I am writing this blog post as a way to flesh out my own ideas on grit, and hope it will serve as a mechanism for me to learn more about it as the conversation evolves. Angela Duckworth defines grit as "the tendency to sustain perseverance and passion for challenging long-term goals". This definition contains two distinct parts. The first part, the tendency to sustain perseverance and passion, seems to focus on the actions of the person involved. The rest of the definition, for challenging long-term goals, refers more to choice in what the person is showing grit in doing.
If that is true, then I would argue with Alfie Kohn's assertion that the mere presence of grit is not an important development for our students. If grit means not only persevering, but also being able to identify challenging long-term goals, then grit definitely has a place in today's schools.

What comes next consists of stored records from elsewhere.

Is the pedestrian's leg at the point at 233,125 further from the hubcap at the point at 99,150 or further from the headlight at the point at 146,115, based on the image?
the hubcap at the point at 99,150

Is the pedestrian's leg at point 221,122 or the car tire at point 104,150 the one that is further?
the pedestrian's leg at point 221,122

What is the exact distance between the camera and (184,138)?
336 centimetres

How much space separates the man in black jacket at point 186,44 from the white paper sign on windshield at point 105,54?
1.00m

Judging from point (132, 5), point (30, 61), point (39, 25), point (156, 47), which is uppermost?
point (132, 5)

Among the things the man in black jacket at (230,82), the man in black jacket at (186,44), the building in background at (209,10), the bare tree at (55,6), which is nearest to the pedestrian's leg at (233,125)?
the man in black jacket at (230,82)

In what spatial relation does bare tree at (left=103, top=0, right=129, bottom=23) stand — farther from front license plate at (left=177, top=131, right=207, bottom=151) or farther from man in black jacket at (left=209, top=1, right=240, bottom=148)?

As a classroom teacher for more than ten years, I definitely can agree with Angela's idea that the best performers in the class aren't always the ones with the most intelligence as measured using IQ. I have seen firsthand the payoff some students can receive from displaying grit, or a hard work, never give up attitude. Conversely, I have seen students that stuck with a problem too long, to the point that it became an exercise in futility for them. However, if we can teach our kids how to persevere in the right situations, then grit becomes a much more piece of a student's overall development.
My take on it is that instead of focusing solely on the development of one's grit, we need to provide our students with challenging learning opportunities in the classroom that will lead to overall growth. Alfie Kohn raises many valid points about grit, or persistence, and if it is really what we should be focusing on in education. Besides the fact that it is not a novel idea, Kohn states the development of grit relates to maintaining a singular focus on a task that was prescribed by someone else. Kohn writes, " In other words, those who do what they've been told, regardless of whether it's satisfying or sensible, are rewarded by those who told them to do it."

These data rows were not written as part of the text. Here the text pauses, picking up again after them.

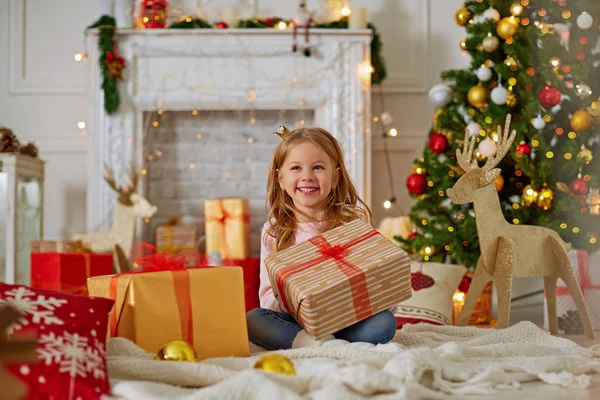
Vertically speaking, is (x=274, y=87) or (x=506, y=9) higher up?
(x=506, y=9)

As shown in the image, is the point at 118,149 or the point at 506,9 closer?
the point at 506,9

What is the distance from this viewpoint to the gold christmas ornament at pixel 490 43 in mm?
3051

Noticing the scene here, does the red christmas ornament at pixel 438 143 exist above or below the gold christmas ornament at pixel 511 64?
below

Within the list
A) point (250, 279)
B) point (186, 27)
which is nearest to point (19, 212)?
point (250, 279)

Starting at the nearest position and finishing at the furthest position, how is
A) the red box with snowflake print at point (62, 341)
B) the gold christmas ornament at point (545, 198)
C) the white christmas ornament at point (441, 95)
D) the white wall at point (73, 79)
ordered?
the red box with snowflake print at point (62, 341) → the gold christmas ornament at point (545, 198) → the white christmas ornament at point (441, 95) → the white wall at point (73, 79)

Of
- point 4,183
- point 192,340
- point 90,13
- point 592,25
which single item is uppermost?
point 90,13

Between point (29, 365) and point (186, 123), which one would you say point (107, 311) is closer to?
point (29, 365)

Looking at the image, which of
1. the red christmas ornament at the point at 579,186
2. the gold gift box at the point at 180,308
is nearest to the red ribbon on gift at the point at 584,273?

But, to me, it comes back to the instruction that is occurring in the classroom, and whether students are given the choice to display their mastery of new information in a manner that fits with the child's long-term goals.
What do you think about the role of grit in our classrooms today? Is it an essential skill for our students to develop, or is it a misguided ideal that serves no purpose in our classrooms? As I stated previously, I am only beginning to hash out my ideas on this subject and would greatly appreciate your thoughts as I continue to make sense of the role of grit in our schools.